Jede:r, der schon einmal auf Jobsuche war, kennt die endlos scheinenden Listen der gängigen Jobportale. Seit Jahrzehnten wird im Web in dieser Form nach Stellen gesucht. Denise Mayr aus Südtirol will der Jobsuche jetzt eine neue Perspektive geben: Mit topergo stellt sie die gängige Darstellung infrage und verlegt die Stellensuche kurzerhand in ein vertrautes Interface: eine interaktive Landkarte à la Google Maps.

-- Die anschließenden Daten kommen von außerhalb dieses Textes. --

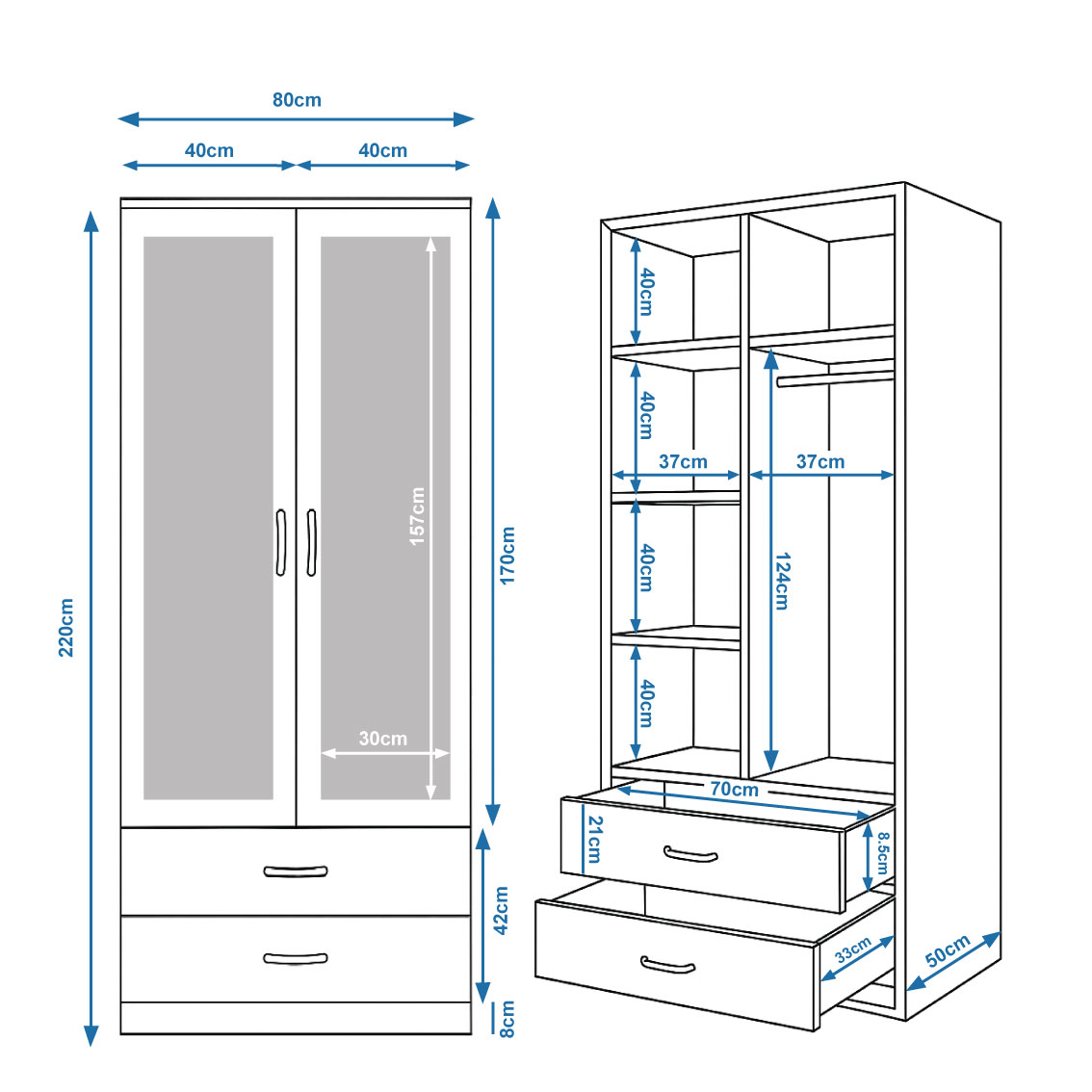 80cm
40cm
40cm
220cm
157cm
30cm
170cm
42cm
8cm
40cm
40cm
37cm
37cm
40cm
124cm
40cm
70cm
21cm
8.5cm
33cm
50cm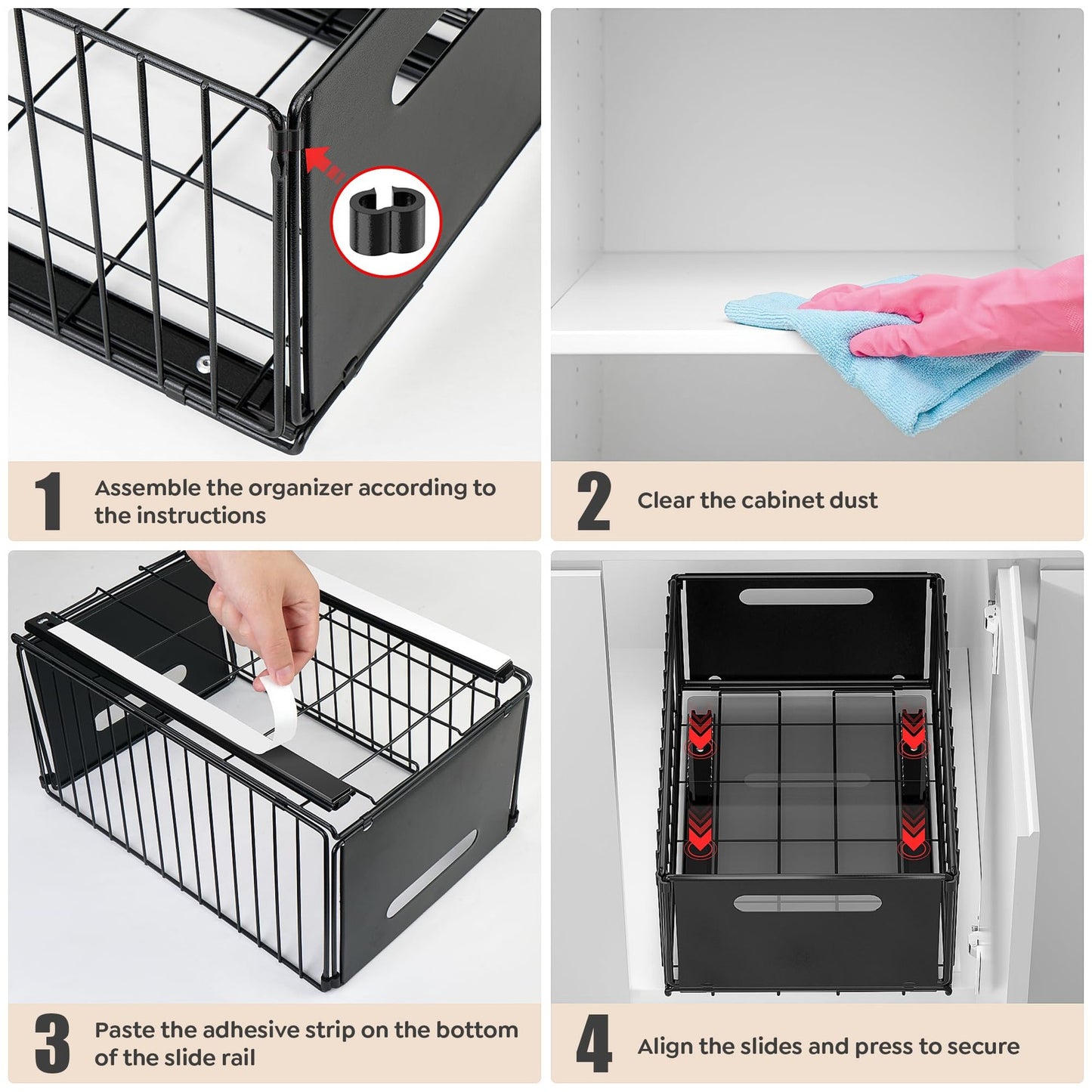 1 Assemble the organizer according to the instructions

2 Clear the cabinet dust

3 Paste the adhesive strip on the bottom of the slide rail

4 Align the slides and press to secure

Visuelle Standortsuche im Fokus

Das topergo-Webinterface © topergo

Statt vager Ortsangaben markieren Pins die konkreten Arbeitsplätze in der Umgebung. Jobsuchende sollen so auf einen Blick erkennen, welche Stellen in der Nachbarschaft offen sind. „Mir persönlich war das Listen-System zu unübersichtlich. Das gibt es im Grunde seit den 2000ern unverändert“, erklärt die Gründerin im Gespräch. Die Bewerbung erfolgt mit einem Klick: Über den Button öffnet sich direkt der Mail-Client mit vordefiniertem Betreff. Registrieren müsse man sich laut Mayr nicht.

Auch die umgekehrte Richtung ist vorgesehen: Arbeitssuchende können sich als Symbole auf der Karte sichtbar machen, damit Betriebe sie direkt ansprechen. Aktuell dominieren vor allem Inserate aus der Gastronomie und der IT-Branche, wie die Gründerin uns im Gespräch schildert.

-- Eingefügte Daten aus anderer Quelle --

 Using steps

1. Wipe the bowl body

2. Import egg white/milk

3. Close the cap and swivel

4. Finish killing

B2B-Modell soll monetarisieren

Für Jobsuchende soll das Angebot dauerhaft kostenlos bleiben. Das Geschäftsmodell richtet sich laut der Gründerin rein an Arbeitgeber: Um die Plattform zu etablieren und eine hohe Angebotsdichte zu erreichen, seien die ersten 1.000 Pins gratis. Anschließend sei geplant, dass Betriebe ein monatliches Modell pro Stellen-Pin zahlen, ergänzt durch Premium-Optionen zur optischen Hervorhebung.

Neben einer nativen App mit integriertem Job-Alert für Pendler steht laut Mayr die geografische Expansion im Fokus: Nach dem Start in Südtirol ist der Ausbau nach Österreich, Deutschland und schließlich ganz Europa geplant.

Eigeninitiative neben dem Klassenzimmer

„Mich interessiert es extrem, Dinge zu schaffen. Ich lebe dafür“, betont die 18-jährige Gründerin, die kurz vor der Matura steht. Ohne Investoren oder Team will sie die Skalierung nun aus eigener Kraft weiter vorantreiben.